:: Problem details ::
Could you transcribe exactly the lines from the one containing "1 Measurement The" through the last line of the records below, leaving out the pictures?

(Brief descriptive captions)
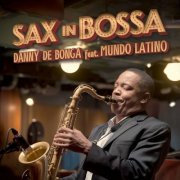 Danny De Bonga feat. Mundo Latino - Sax in Bossa (2024)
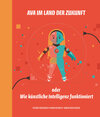 Buchcover Ava im Land der Zukunft oder Wie künstliche Intelligenz funktioniert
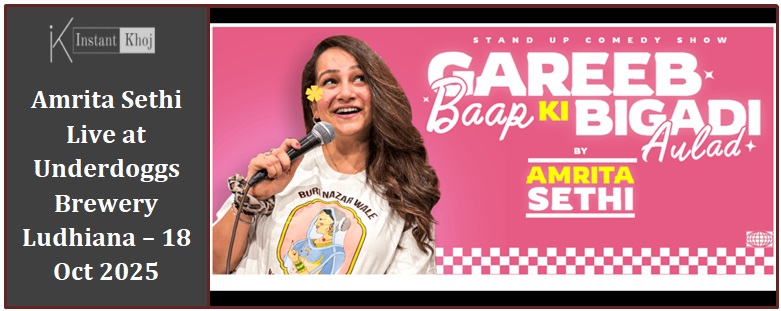 Amrita Sethi Live at Underdoggs Brewery Ludhiana – 18 Oct 2025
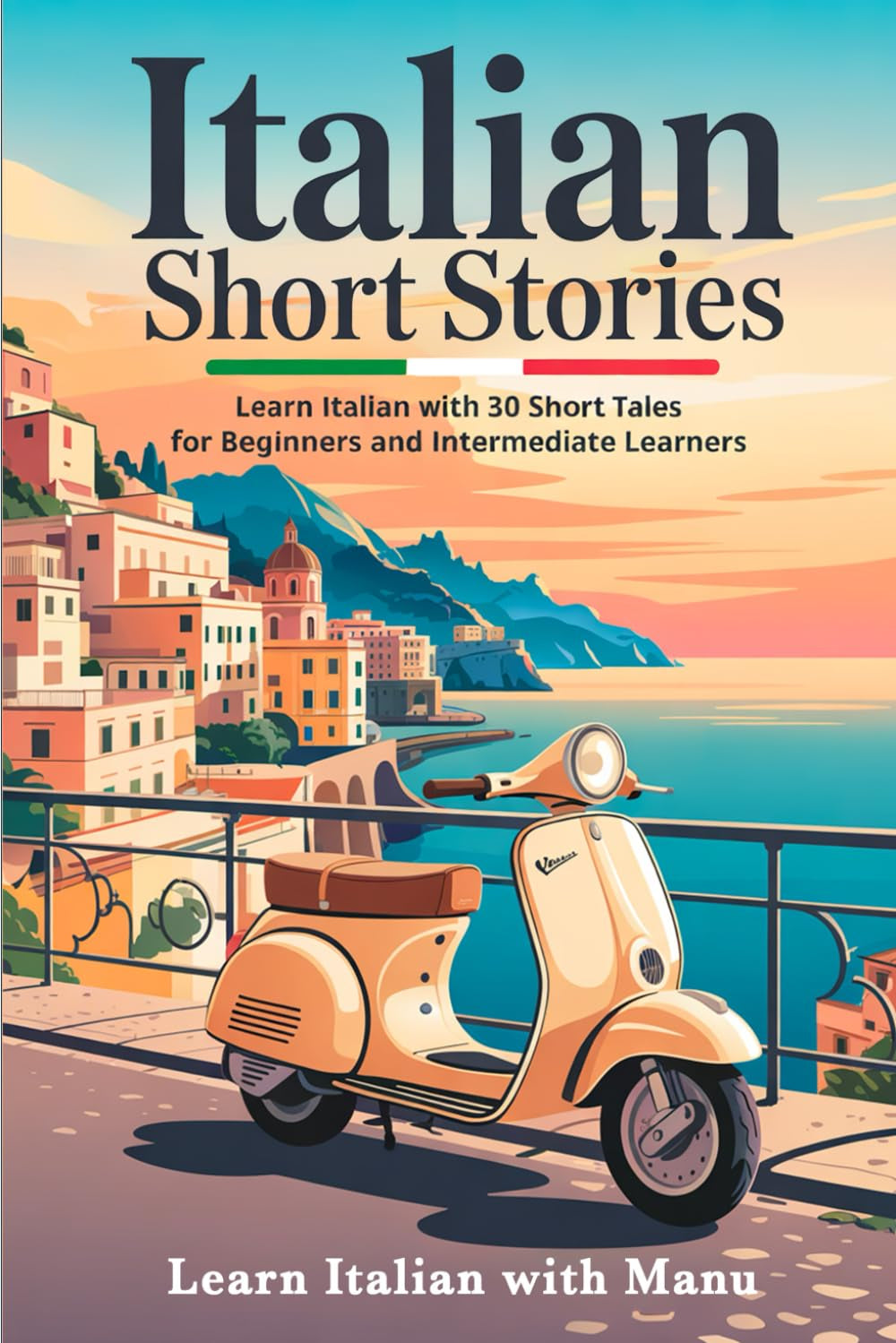 Italian Short Stories: Learn Italian with 30 Short Tales for Beginners and Intermediate Learners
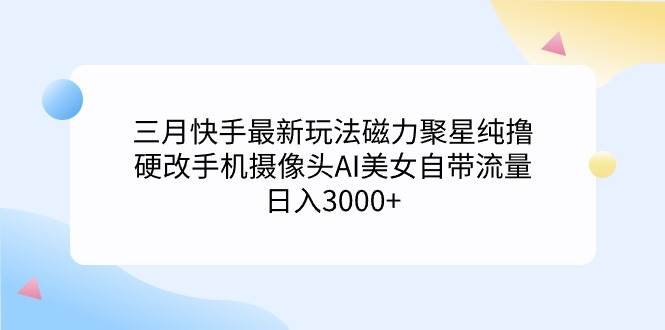 三月快手最新玩法磁力聚星纯撸，硬改手机摄像头AI美女自带流量日入3000+…-zsff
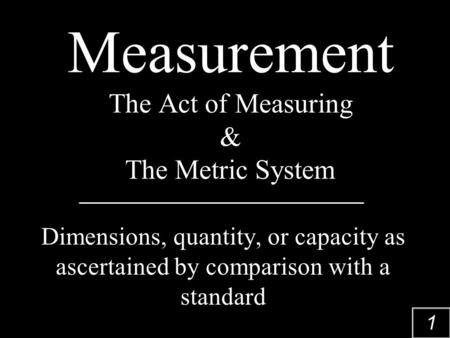 1 Measurement The Act of Measuring & The Metric System Dimensions, quantity, or capacity as ascertained by comparison with a standard.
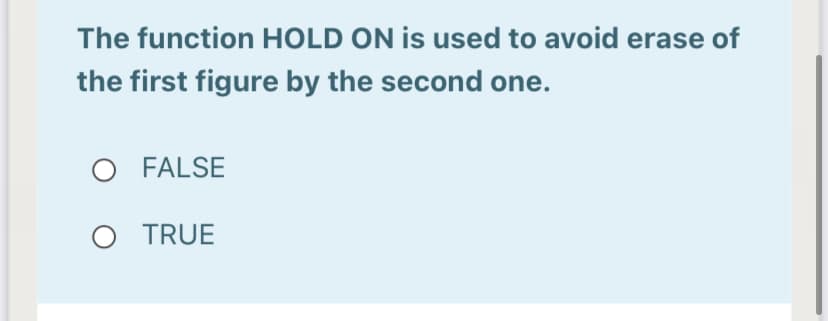 The function HOLD ON is used to avoid erase of
the first figure by the second one.
O FALSE
O TRUE
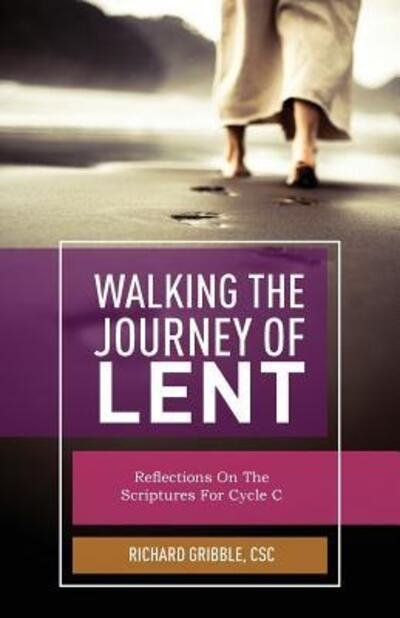 Cover for Richard Gribble · Walking the Journey of Lent (Paperback Book) (2018)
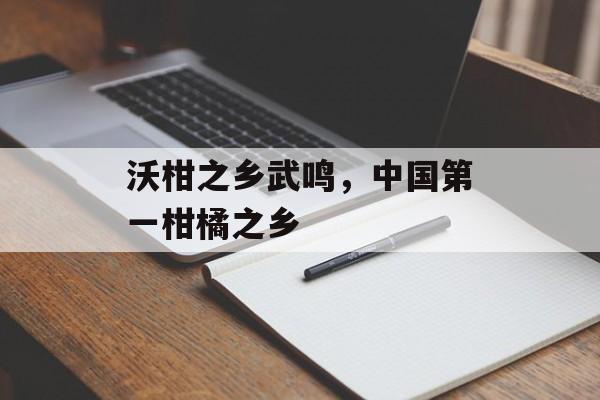 沃柑之乡武鸣，中国第一柑橘之乡-第1张图片-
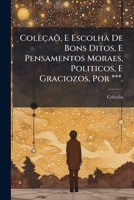 Coleçaõ, E Escolha De Bons Ditos, E Pensamentos Moraes, Politicos, E Graciozos, Por ***. 1147303088 Book Cover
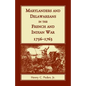 Marylanders and Delawareans in the French and Indian War, 1756-1763 - Paperback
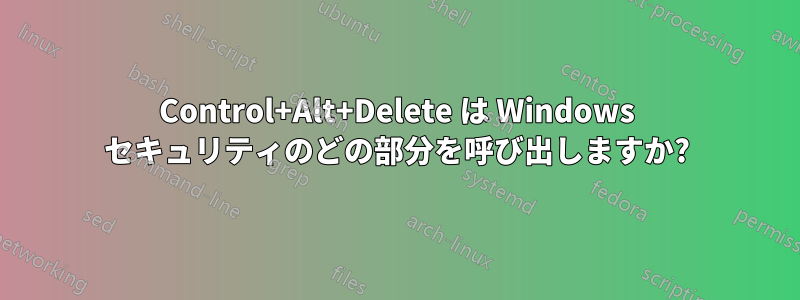Control+Alt+Delete は Windows セキュリティのどの部分を呼び出しますか?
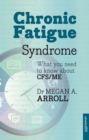 Chronic Fatigue Syndrome : What You Need To Know About Cfs/Me - Book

:: Response box ::
 1 Measurement The Act of Measuring & The Metric System Dimensions, quantity, or capacity as ascertained by comparison with a standard.
 The function HOLD ON is used to avoid erase of
the first figure by the second one.
O FALSE
O TRUE
 Cover for Richard Gribble · Walking the Journey of Lent (Paperback Book) (2018)
 沃柑之乡武鸣，中国第一柑橘之乡-第1张图片-
 Coleçaõ, E Escolha De Bons Ditos, E Pensamentos Moraes, Politicos, E Graciozos, Por ***. 1147303088 Book Cover
 Marylanders and Delawareans in the French and Indian War, 1756-1763 - Paperback
Control+Alt+Delete は Windows セキュリティのどの部分を呼び出しますか?
 Chronic Fatigue Syndrome : What You Need To Know About Cfs/Me - Book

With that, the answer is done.